Detectives investigating the shooting recovered a handgun at the scene, Putney said.
On Tuesday night, a man identifying himself as Scott’s brother told Fox 46 that Scott was holding a book at the time of the shooting, rather than a gun. But the Charlotte police chief disputed that assertion.
"I can tell you a handgun was seized," Putney said. "I can tell you we did not find a book."
Putney went on to say that Vinson, the officer who shot Scott, was in plain clothes with a vest that had a police logo on it. He was not wearing a body camera. Three other uniformed officers were equipped with body cameras, but Putney said he would not release the footage during an ongoing investigation.
Vinson has no disciplinary history with the department's internal affairs bureau, Charlotte police told BuzzFeed News.
Chester Poe, Scott's childhood friend, told BuzzFeed News he believes the police chief's statement that Scott was carrying a gun was "was bullshit plain and simple."
Poe, who started a memorial page or Scott on Facebook, said he and Scott's family are "mad, distraught, and feel betrayed."
Poe remembered his friend, who he grew up with on the same block, as "caring, dependable, genuine, and sensitive. That was what we loved about him."
In a rally in Orlando on Wednesday, presidential candidate Hillary Clinton sent her "condolences and prayers to the families" of Scott and Terence Crutcher, a black man shot and killed by police officers in Tulsa, Oklahoma, last Friday.
"There's still a lot we don't know about what happened in both incidents," Clinton said in her opening remarks.
"But we do know that we have two more names to add to a long list of African-Americans killed by police officers. It’s unbearable. And it needs to become intolerable," she said before adding that 12 police officers were injured in demonstrations that followed Scott's death.
"We are safer when communities respect the police and police respect communities," Clinton said.
The ACLU of North Carolina released a statement Wednesday calling on the Charlotte Police Department to release the footage captured from body and dash cameras.

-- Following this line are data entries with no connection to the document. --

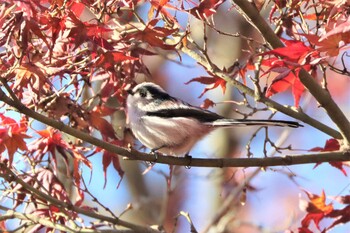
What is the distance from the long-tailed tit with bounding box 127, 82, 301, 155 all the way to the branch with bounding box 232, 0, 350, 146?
631 millimetres

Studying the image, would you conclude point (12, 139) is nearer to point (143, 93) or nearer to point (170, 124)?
point (170, 124)

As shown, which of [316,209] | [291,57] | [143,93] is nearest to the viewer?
[291,57]

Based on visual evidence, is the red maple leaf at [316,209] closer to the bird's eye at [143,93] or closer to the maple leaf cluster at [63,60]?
the maple leaf cluster at [63,60]

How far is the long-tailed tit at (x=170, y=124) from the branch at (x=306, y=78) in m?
0.63

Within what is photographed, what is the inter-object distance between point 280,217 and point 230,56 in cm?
188

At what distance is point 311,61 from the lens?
2.09 m

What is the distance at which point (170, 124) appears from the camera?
311 cm

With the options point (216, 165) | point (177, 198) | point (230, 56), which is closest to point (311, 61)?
point (216, 165)

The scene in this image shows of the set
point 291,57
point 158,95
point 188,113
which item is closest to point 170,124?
point 188,113

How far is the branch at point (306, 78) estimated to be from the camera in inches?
92.3

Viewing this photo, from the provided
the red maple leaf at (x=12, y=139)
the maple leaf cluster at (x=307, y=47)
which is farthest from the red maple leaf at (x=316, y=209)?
the red maple leaf at (x=12, y=139)

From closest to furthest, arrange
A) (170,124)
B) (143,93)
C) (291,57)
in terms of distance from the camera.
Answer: (291,57)
(170,124)
(143,93)

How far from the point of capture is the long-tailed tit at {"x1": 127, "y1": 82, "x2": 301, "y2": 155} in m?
3.07

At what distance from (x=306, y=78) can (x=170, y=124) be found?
36.6 inches
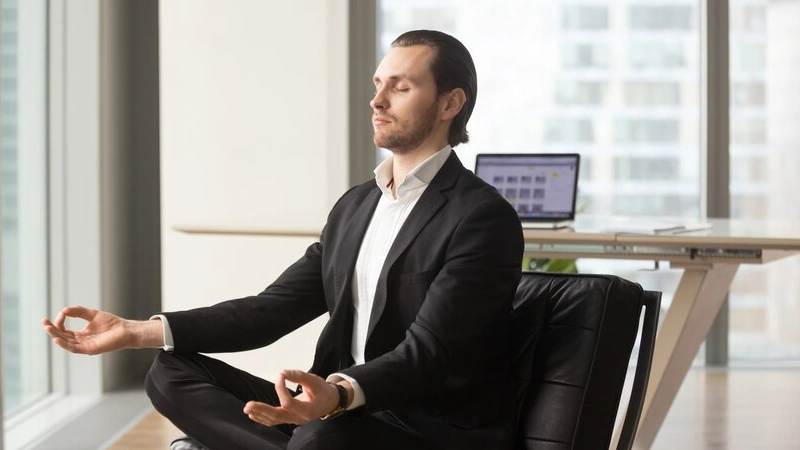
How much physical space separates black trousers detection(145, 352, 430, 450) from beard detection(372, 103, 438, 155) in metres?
0.46

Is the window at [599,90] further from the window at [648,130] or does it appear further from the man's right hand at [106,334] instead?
the man's right hand at [106,334]

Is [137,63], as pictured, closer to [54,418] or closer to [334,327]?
[54,418]

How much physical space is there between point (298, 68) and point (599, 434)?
340 cm

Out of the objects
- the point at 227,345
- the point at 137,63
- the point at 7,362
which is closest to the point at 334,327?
the point at 227,345

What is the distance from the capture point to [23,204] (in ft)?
14.1

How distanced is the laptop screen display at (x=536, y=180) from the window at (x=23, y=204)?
173cm

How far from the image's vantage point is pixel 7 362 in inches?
163

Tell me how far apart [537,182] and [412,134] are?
6.25 feet

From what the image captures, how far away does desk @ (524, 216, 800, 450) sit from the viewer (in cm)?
320

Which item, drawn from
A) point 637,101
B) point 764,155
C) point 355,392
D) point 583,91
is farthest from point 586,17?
point 355,392

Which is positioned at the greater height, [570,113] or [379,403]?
[570,113]

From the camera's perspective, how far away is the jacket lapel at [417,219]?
1.87 metres

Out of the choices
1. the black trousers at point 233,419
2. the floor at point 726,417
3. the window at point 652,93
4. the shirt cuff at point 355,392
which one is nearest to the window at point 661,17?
the window at point 652,93

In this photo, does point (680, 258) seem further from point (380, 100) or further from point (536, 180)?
point (380, 100)
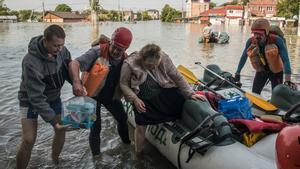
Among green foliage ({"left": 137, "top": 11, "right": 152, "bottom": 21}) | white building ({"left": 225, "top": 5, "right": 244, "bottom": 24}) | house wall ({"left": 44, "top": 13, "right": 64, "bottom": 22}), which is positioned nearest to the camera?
white building ({"left": 225, "top": 5, "right": 244, "bottom": 24})

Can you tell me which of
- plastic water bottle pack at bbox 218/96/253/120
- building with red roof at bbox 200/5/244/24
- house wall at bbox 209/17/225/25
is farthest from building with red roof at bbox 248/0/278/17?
plastic water bottle pack at bbox 218/96/253/120

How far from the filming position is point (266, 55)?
6297 millimetres

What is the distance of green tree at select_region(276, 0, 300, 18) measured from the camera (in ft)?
216

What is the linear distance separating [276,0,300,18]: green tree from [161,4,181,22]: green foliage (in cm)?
5702

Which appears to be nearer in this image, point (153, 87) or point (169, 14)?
point (153, 87)

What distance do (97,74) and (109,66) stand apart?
19cm

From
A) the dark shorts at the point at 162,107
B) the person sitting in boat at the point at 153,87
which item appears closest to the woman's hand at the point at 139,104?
the person sitting in boat at the point at 153,87

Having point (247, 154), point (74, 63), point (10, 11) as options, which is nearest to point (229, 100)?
point (247, 154)

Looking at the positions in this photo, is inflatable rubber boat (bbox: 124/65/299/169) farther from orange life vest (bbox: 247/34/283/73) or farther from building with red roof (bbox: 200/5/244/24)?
building with red roof (bbox: 200/5/244/24)

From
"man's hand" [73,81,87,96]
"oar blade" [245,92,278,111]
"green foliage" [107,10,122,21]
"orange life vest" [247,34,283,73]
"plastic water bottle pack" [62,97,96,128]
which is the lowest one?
"oar blade" [245,92,278,111]

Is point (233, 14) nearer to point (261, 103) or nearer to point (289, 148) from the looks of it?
point (261, 103)

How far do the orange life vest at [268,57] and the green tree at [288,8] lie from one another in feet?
206

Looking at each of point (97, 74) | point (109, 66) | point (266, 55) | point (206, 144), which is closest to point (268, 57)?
point (266, 55)

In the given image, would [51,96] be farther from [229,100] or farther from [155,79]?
[229,100]
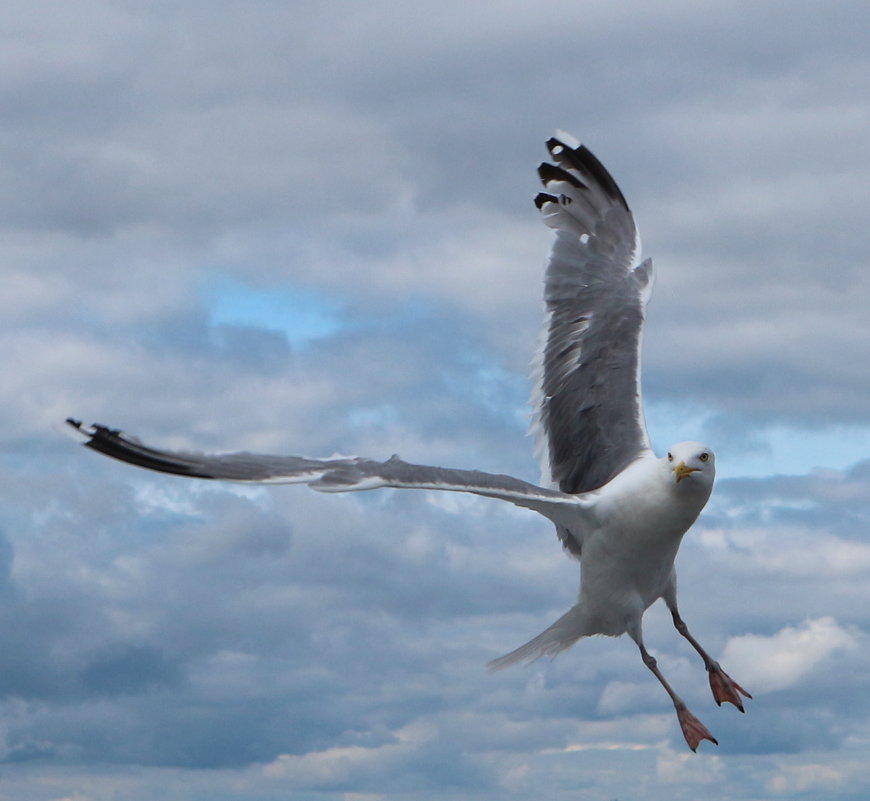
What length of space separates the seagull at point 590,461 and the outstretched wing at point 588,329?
20 millimetres

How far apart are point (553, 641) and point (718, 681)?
2.27m

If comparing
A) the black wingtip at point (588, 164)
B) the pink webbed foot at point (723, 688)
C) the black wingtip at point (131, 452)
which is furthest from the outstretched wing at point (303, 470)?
the black wingtip at point (588, 164)

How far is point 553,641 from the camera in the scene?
18734mm

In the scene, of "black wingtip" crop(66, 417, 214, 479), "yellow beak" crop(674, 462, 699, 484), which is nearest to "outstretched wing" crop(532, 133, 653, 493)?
"yellow beak" crop(674, 462, 699, 484)

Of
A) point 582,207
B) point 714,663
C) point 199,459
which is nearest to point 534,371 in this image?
point 582,207

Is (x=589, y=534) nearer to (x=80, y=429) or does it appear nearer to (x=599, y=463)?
(x=599, y=463)

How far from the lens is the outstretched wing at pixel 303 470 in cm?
1529

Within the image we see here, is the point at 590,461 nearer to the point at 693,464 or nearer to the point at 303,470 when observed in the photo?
the point at 693,464

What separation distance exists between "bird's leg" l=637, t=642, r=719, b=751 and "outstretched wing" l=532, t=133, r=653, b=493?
2.61 meters

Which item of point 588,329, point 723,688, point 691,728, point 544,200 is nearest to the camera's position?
point 691,728

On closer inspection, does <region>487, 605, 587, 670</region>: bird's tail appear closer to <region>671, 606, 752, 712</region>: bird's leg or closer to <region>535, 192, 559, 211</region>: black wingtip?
<region>671, 606, 752, 712</region>: bird's leg

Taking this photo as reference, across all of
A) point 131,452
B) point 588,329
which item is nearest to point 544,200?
point 588,329

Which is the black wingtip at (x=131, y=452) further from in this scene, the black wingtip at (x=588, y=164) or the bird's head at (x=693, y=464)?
→ the black wingtip at (x=588, y=164)

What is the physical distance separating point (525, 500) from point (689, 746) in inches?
151
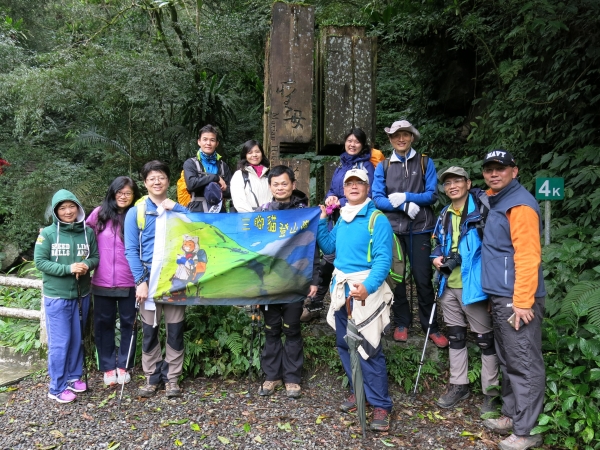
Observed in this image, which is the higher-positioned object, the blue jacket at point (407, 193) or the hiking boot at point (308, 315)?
the blue jacket at point (407, 193)

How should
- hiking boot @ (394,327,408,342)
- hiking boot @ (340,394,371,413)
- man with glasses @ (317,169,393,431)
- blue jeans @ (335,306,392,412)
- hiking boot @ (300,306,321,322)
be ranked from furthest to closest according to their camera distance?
1. hiking boot @ (300,306,321,322)
2. hiking boot @ (394,327,408,342)
3. hiking boot @ (340,394,371,413)
4. blue jeans @ (335,306,392,412)
5. man with glasses @ (317,169,393,431)

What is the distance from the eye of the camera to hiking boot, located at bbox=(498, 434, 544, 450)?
11.4 ft

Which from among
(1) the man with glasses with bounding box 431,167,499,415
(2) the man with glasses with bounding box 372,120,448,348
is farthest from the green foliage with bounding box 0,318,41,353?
(1) the man with glasses with bounding box 431,167,499,415

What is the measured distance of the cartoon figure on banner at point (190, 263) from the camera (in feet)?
14.5

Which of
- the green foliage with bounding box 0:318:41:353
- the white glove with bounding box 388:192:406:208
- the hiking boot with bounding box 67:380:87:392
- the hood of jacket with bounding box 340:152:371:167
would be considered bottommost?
the hiking boot with bounding box 67:380:87:392

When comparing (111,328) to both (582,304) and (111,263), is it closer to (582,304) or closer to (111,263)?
(111,263)

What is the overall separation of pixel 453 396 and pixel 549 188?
2541 millimetres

"In the interest of transparency and accountability, and particularly in light of conflicting accounts about the shooting, the Charlotte-Mecklenburg Police Department should quickly release any and all footage it has of the events leading up to the shooting, as well as the shooting itself," Karen Anderson, executive director of the ACLU of North Carolina, said in a statement. "The department should also explain why the officer who shot Mr. Scott was not wearing a body camera."
In a Facebook Live video posted Tuesday, a woman who identified herself as Scott's daughter said "the police just shot my daddy four times for being black," adding that he was disabled and didn't have a gun.
Putney and Charlotte Mayor Jennifer Roberts said the city is preparing for more protests Wednesday.
"We're hoping for the best and preparing for the worst," Putney said.